Some key points to consider in the evaluation of microscopic hematuria include:
- The American Urological Association defines microhematuria as three or more red blood cells per high power field on microscopic evaluation of urinary sediment from a properly collected, noncontaminated urinalysis 1.
- The most common causes of hematuria can arise from anywhere along the urinary tract and are generally divided into nephrogenic and urogenic causes, with renal parenchymal disease being the most common benign nephrogenic cause of hematuria 1.
- Patients with risk factors for urinary tract cancer, such as age >35 years, smoking, or occupational exposure to chemicals, should undergo a more thorough evaluation, including CT urography if necessary 2, 3.
- Ultrasonography is recommended as the first-line imaging method by some guidelines, with CT urography reserved for higher-risk cases and those with equivocal findings in the first-line evaluation, due to concerns related to radiation exposure and cost 3, 4.
Overall, the choice of imaging study for microscopic hematuria should be guided by the patient's individual risk factors and clinical presentation, with a renal ultrasound being a reasonable initial choice in many cases, as supported by the American College of Radiology Appropriateness Criteria 1.
From the Research
Diagnostic Approaches for Microscopic Hematuria
- For patients with microscopic hematuria, the initial evaluation typically involves a combination of laboratory tests and imaging studies to determine the underlying cause of the bleeding.
- Renal ultrasound (US) is commonly used as an initial imaging modality to evaluate the kidneys and urinary tract for potential abnormalities, such as kidney stones, cysts, or tumors 5, 6.
- The sensitivity of ultrasound imaging in detecting upper urinary tract malignancy in patients with asymptomatic microscopic hematuria is high, with a sensitivity of 100% for renal cell carcinoma and upper tract urothelial cancer 6.

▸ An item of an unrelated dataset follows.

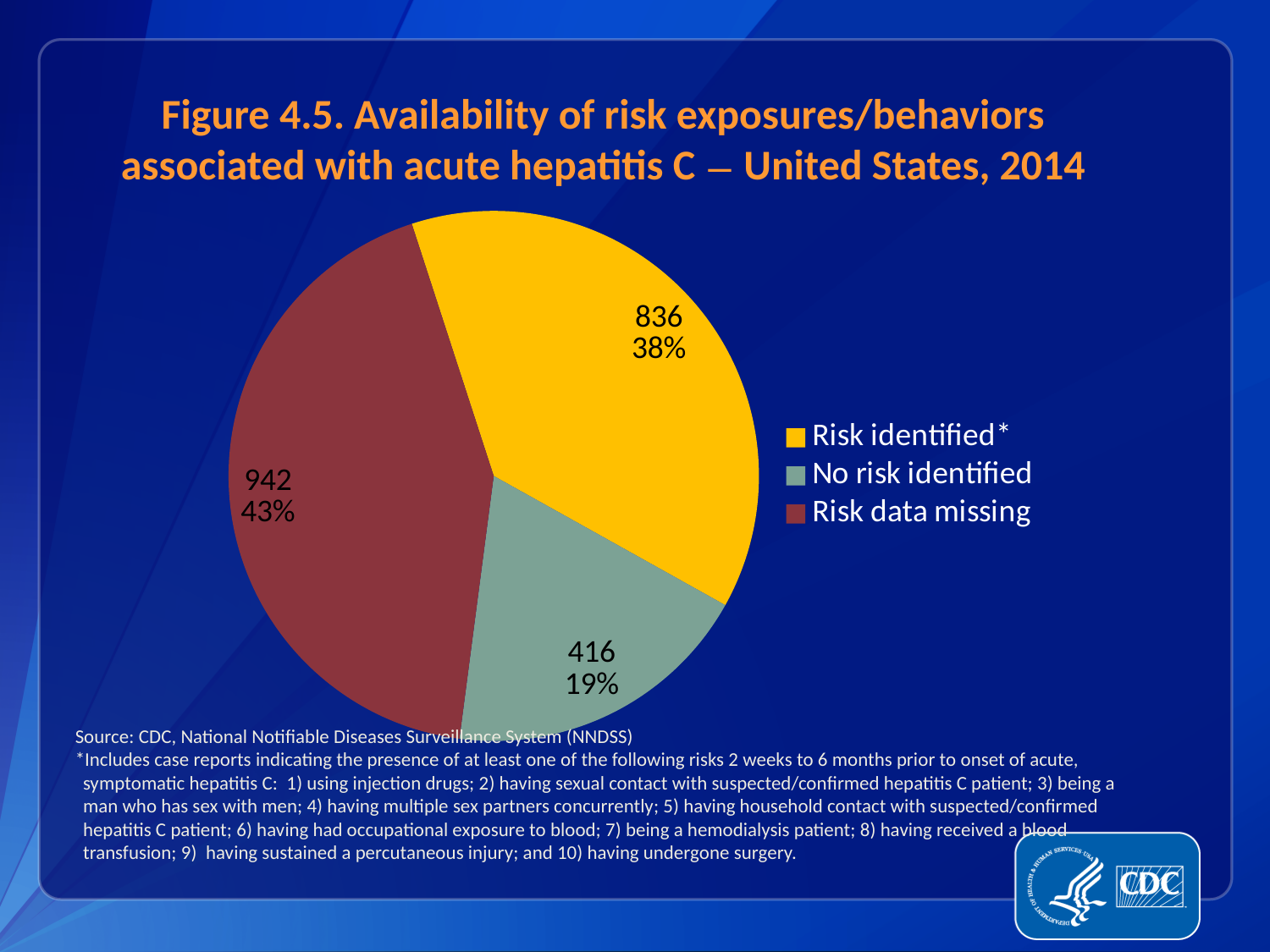
How many entries does the legend list? 3 What is the number of cases for 'Risk identified*'? 836 Which category has the smallest slice? No risk identified What share of the pie does 'Risk data missing' represent? 43% What is the number of cases for 'Risk data missing'? 942 What is the difference in cases between 'Risk data missing' and 'Risk identified*'? 106 What is the number of cases for 'No risk identified'? 416 Which colour represents 'Risk identified*' in the pie chart? yellow Which category has the largest slice? Risk data missing What kind of chart is shown on the slide? pie chart What share of the pie does 'No risk identified' represent? 19% How many slices does the pie chart have? 3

Comparison of Renal and Retroperitoneal Ultrasound
- There is no direct comparison between renal and retroperitoneal ultrasound in the evaluation of microscopic hematuria in the provided studies.
- However, renal ultrasound is specifically mentioned as a useful modality for evaluating the kidneys and upper urinary tract in patients with microscopic hematuria 5, 6, 7.
- Retroperitoneal ultrasound is not mentioned as a specific modality for evaluating microscopic hematuria in the provided studies.
Recommendations for Imaging Studies
- For patients over 40 with microscopic hematuria, a non-contrast computed tomography (CT) or ultrasound study should be performed 8.
- If gross hematuria is observed, cystoscopy should be added to the evaluation 8.
- The choice of imaging modality may depend on the patient's age, symptoms, and medical history, as well as the availability of imaging equipment and expertise.